=== What you are asked to do ===
Write out each line of the listing as it stands, without the images.

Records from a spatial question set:
▽
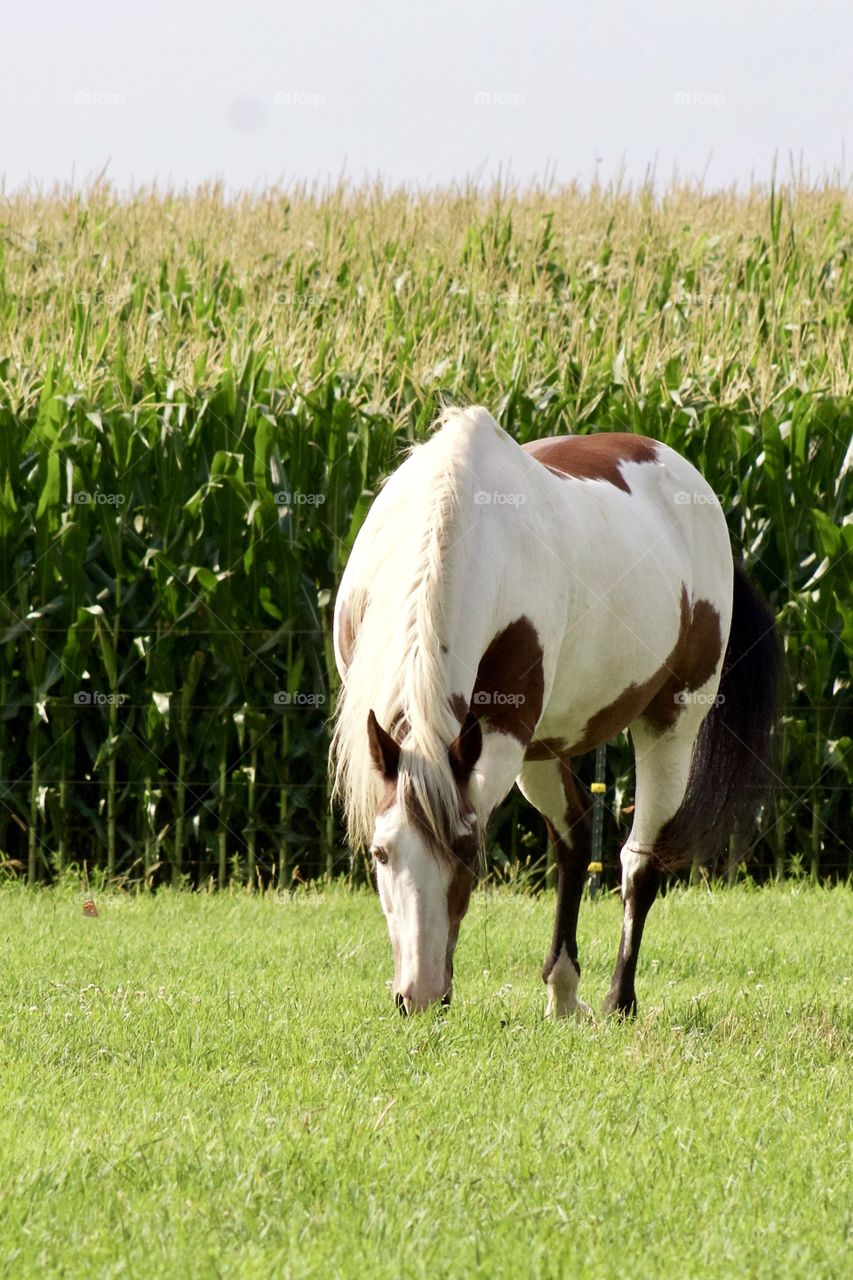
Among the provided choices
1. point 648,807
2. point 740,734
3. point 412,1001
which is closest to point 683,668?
point 648,807

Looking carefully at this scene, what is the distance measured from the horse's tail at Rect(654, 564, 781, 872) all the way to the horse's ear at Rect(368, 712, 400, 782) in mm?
2475

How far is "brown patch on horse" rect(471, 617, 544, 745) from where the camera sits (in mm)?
4438

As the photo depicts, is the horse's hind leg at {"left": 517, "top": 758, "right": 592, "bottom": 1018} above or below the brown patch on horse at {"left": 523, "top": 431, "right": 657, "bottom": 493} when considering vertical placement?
below

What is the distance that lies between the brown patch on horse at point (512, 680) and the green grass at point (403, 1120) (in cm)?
98

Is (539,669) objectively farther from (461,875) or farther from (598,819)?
(598,819)

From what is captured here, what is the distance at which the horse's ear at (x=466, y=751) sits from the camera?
3.98 meters

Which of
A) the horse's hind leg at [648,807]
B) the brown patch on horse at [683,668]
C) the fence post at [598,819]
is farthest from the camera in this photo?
the fence post at [598,819]

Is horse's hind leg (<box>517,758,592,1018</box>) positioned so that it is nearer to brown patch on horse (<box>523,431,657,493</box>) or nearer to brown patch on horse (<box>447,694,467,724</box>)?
brown patch on horse (<box>523,431,657,493</box>)

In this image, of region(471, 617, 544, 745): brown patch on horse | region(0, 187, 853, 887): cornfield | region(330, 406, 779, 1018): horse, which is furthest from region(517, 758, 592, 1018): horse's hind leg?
region(0, 187, 853, 887): cornfield

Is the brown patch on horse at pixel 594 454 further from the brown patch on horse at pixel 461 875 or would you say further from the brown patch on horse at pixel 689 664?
the brown patch on horse at pixel 461 875

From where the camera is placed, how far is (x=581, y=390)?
8.58 meters

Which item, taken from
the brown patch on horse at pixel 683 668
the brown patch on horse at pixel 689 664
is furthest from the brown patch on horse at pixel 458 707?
the brown patch on horse at pixel 689 664

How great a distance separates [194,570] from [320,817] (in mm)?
1652

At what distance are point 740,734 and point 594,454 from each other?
152 centimetres
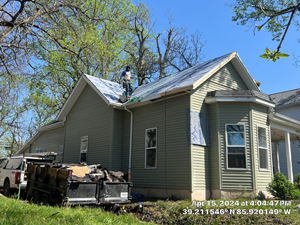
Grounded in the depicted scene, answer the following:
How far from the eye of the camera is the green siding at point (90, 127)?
14580 millimetres

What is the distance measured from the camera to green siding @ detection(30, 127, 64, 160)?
1961 cm

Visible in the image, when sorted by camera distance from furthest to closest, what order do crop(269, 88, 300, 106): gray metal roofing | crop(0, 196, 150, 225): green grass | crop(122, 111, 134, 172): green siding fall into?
△
=== Written response ===
Among the provided choices
1. point 648,807
2. point 740,734
3. point 412,1001
which is closest to point 683,668?
point 648,807

Looking carefully at this scene, what is the distance measured from the horse's tail at Rect(654, 564, 781, 872) all the way to the horse's ear at Rect(368, 712, 400, 782) in mm?
2475

How far is "brown patch on horse" rect(471, 617, 544, 745) from where the camera sits (in mm)?
4438

As the photo depicts, is the horse's hind leg at {"left": 517, "top": 758, "right": 592, "bottom": 1018} above or below the brown patch on horse at {"left": 523, "top": 431, "right": 657, "bottom": 493} when considering vertical placement?
below

What is the distance that lies between the brown patch on horse at point (512, 680) and the green grass at point (403, 1120) (in cm)?
98

Is (539,669) objectively farther from (461,875) or farther from (598,819)?
(598,819)

From what is captured here, what is the distance at which the horse's ear at (x=466, y=751) sits from the camera?
3.98 meters

Which of
A) the horse's hind leg at [648,807]
B) the brown patch on horse at [683,668]
C) the fence post at [598,819]
is farthest from the camera in this photo?
the fence post at [598,819]

Is horse's hind leg (<box>517,758,592,1018</box>) positioned so that it is nearer to brown patch on horse (<box>523,431,657,493</box>) or nearer to brown patch on horse (<box>447,694,467,724</box>)?
brown patch on horse (<box>523,431,657,493</box>)

In this image, of region(471, 617, 544, 745): brown patch on horse | region(0, 187, 853, 887): cornfield | region(330, 406, 779, 1018): horse, which is furthest from region(517, 758, 592, 1018): horse's hind leg?
region(0, 187, 853, 887): cornfield

Is the brown patch on horse at pixel 594 454 further from the brown patch on horse at pixel 461 875 or would you say further from the brown patch on horse at pixel 689 664?
the brown patch on horse at pixel 461 875

From where the camera is placed, how far is (x=581, y=390)?
8.58 meters

Which item, taken from
the brown patch on horse at pixel 683 668
the brown patch on horse at pixel 689 664
is furthest from the brown patch on horse at pixel 458 707?
the brown patch on horse at pixel 689 664

How great a distance separates [194,570] from [320,817] (in mm)?
1652

At what distance are point 740,734 and point 594,454 from each other?
152 centimetres
Grounded in the depicted scene, answer the following:
How far from the eye of the camera is the green siding at point (90, 127)?
14580 millimetres

What is the distance measured from the camera to green siding @ detection(30, 127, 64, 160)?
1961 cm

Visible in the image, when sorted by camera distance from furthest to closest, what order do crop(269, 88, 300, 106): gray metal roofing | crop(0, 196, 150, 225): green grass | crop(122, 111, 134, 172): green siding fall into?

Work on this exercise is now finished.